“Well played, Skip,” I offered, strolling down the green to shake his hand.
“Loserloserloserloserloserloser,” I continued smugly, in my head. Although I have been known to think that I am saying something in my head when actually I am speaking out loud. I am fairly sure I did not say this out loud, as he did not hit me in the face with his stick.
We retired to the Village Pub for a celebration.
“The thing is,” I explained to Nigel after my initial euphoria had gone down like an erection, “the winning and losing thing just doesn’t seem to balance out.”
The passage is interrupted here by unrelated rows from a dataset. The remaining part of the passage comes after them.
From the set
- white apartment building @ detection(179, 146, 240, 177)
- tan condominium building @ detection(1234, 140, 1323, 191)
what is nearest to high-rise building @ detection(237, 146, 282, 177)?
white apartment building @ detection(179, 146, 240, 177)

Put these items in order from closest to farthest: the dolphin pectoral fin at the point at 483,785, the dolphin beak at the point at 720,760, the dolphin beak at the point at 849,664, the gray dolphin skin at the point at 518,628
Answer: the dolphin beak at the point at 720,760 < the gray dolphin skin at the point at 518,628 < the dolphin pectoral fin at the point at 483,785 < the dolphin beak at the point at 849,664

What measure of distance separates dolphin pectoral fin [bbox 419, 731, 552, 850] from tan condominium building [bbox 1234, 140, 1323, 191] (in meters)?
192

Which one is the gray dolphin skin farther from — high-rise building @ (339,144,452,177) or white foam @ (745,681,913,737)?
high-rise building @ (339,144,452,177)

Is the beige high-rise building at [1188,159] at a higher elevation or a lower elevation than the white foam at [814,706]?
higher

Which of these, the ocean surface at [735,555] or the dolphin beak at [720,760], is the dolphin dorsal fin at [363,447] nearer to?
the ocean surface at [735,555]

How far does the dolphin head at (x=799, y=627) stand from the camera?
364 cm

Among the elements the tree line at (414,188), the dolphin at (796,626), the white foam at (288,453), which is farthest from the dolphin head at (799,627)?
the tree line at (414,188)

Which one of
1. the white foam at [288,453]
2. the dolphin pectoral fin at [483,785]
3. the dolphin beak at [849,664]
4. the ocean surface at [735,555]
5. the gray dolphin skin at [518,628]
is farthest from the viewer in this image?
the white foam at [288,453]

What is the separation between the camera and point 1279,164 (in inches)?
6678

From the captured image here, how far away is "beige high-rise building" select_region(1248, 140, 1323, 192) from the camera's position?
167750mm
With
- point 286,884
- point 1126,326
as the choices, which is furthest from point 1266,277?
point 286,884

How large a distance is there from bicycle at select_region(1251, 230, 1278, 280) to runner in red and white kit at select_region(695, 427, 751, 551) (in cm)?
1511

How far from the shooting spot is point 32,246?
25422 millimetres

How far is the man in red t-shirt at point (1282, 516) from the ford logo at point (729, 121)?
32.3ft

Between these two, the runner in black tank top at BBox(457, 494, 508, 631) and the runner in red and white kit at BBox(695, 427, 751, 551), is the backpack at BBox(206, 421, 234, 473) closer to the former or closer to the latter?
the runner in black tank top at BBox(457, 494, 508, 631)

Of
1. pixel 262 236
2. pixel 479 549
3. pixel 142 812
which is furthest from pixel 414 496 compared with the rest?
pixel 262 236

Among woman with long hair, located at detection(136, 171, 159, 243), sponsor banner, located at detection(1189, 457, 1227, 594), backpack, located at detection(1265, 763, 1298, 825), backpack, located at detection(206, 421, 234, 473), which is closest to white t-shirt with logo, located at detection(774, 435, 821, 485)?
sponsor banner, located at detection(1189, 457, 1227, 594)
Victory or defeat – it is like splitting up with a beautiful woman. Dumping should give you a better feeling than being dumped gives you a bad one, but it rarely works like that in my experience. Which, thinking about it, is non-existent in this particular analogy. At this point I realised I needed to ask somebody if this was indeed the case, but I was still trying to work it out in my mind whilst talking to Nigel. He looked at me as if I were barking mad.
Big A offered some additional encouragement. “You were only fifty percent consistently bad tonight,” he said, which was high praise indeed from the master. It is but May and a whole bowls season lies ahead – I shall aim to get it down to thirty or twenty percent.
An hour later I realised that I had already got through four pints, and so insisted that I needed to go home for reasons of self-preservation. I walked down the hill with Big A; unlike last time I did not fall face first into the grass verge outside Len the Fish’s. Improvement is possible, if one strives for it; it is a weak man who accepts his own rubbishness unquestioned.